## Trecho apresentado

Não é à toa que “Palco” é a canção escolhida para iniciar sua jornada de despedida. O cantor já chegou a revelar que a letra foi escrita na época em que pensou em desistir da carreira de músico, na década de 1980. Ao receber uma visita da banda “A Cor do Som”, intérpretes da letra, recebeu um conselho: um relicário de palavras como aquele mostrava seu talento. Ele não podia deixar de seguir sua sina. Aquilo animou Gil, que gravou a canção em seguida.
Versátil, Gil não se limitou a apenas um único gênero musical: se dedicou ao samba, reggae, axé, forró, rock, Ijexá e o original tropicalismo. A setlist perpassa vários momentos de sua carreira, iniciando com composições da década de 1960, como “Eu Vim da Bahia”, um marco que exalta a identidade do povo baiano; e seguindo para vários sucessos de 1970 e 1980.
Músicas escolhidas
Os destaques que levaram o público a cantar em uníssono vão para “Tempo Rei”, escolhida para ser também o nome da turnê; “Cálice”, com direito a recado em vídeo de Chico Buarque; “Refazenda”, lançada no álbum homônimo de 1975; “Vamos Fugir”, que ficou famosa na interpretação da banda mineira Skank; “A Novidade”, sucesso com Os Paralamas do Sucesso; além de “Se Eu for Falar com Deus”, “Drão”, “Esotérico”, “Expresso 2222”, “Andar com Fé” e “Aquele Abraço”.
Apesar de quase 100% da turnê contar com composições originalmente de Gil, também houve espaço para interpretações famosas em sua voz, como “Eu Só Quero um Xodó”, composta por Dominguinhos e Anastácia; e “Esperando na Janela” de Targino Gondim, Manuca Almeida e Raimundinho do Acordeon.
Uma observação também paira na escolha da setlist: os anos que marcaram a Ditadura Militar no Brasil nunca pretendem ser esquecidos pelo cantor. Seis músicas que se relacionam com os tempos de censura política, ideológica, educacional e cultural no país formam seu repertório: “Domingo no Parque”, “Cálice”, “Back in Bahia”, “Não Chore Mais”, “Expresso 2222” e “Aquele Abraço”, grande parte delas escritas quando estava exilado em Londres.
Família e amigos: bens mais preciosos
E quando o assunto é o amor pela família, Gilberto leva esse sentimento para onde vai. Em um gesto marcado como se fosse uma benção para mais um espetáculo, o artista recebeu um beijo carinhoso da esposa, Flora Gil, antes de aparecer ao público, como foi visto no telão do estádio.
No palco, não largou a possibilidade de estar rodeado dos seus. A banda tem como formação alguns de seus filhos como Bem Gil e José Gil, respectivamente primogênito e caçula do casamento com Flora; e Nara Gil, filha mais velha do cantor e que veio de seu casamento com Belina de Aguiar. Além dos filhos, também participam o neto mais velho, João Gil, filho de Nara, que é backing vocal na turnê; e a nora, Mariá Pinkusfeld, esposa de José Gil. Brincalhão, o artista descontraiu o público em vários momentos com a família, como ao apresentar Nara e Mariá, recordando como a família continua a se multiplicar: “Tem alguém mais nova, né? Acho que é bisneta!”, recordou com sutileza o cantor.

## Material fornecido
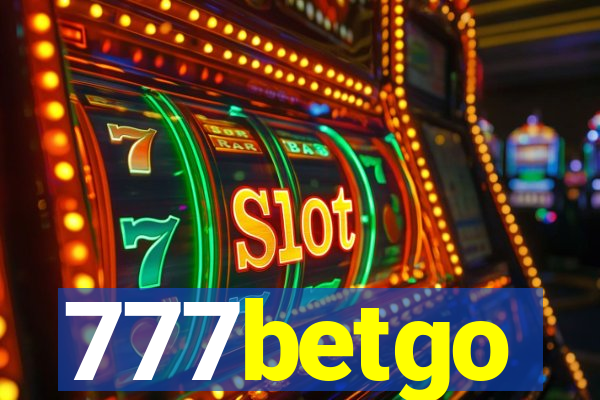 777betgo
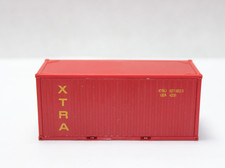 Hg4850 alter herpa gebraucht kaufen Hg4850 alter herpa gebraucht kaufen  Berlin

## Verifique a compreensão
**1.** Segundo o trecho apresentado, qual canção também dá nome à turnê?
**2.** Por favor, reproduza a parte do trecho apresentado que abre com as palavras "Não é à toa" e fecha com "canção em seguida.", trocando "relicário" por "tesouro".

## Respostas por tarefa
**1.** “Tempo Rei”.

**2.**
Não é à toa que “Palco” é a canção escolhida para iniciar sua jornada de despedida. O cantor já chegou a revelar que a letra foi escrita na época em que pensou em desistir da carreira de músico, na década de 1980. Ao receber uma visita da banda “A Cor do Som”, intérpretes da letra, recebeu um conselho: um tesouro de palavras como aquele mostrava seu talento. Ele não podia deixar de seguir sua sina. Aquilo animou Gil, que gravou a canção em seguida.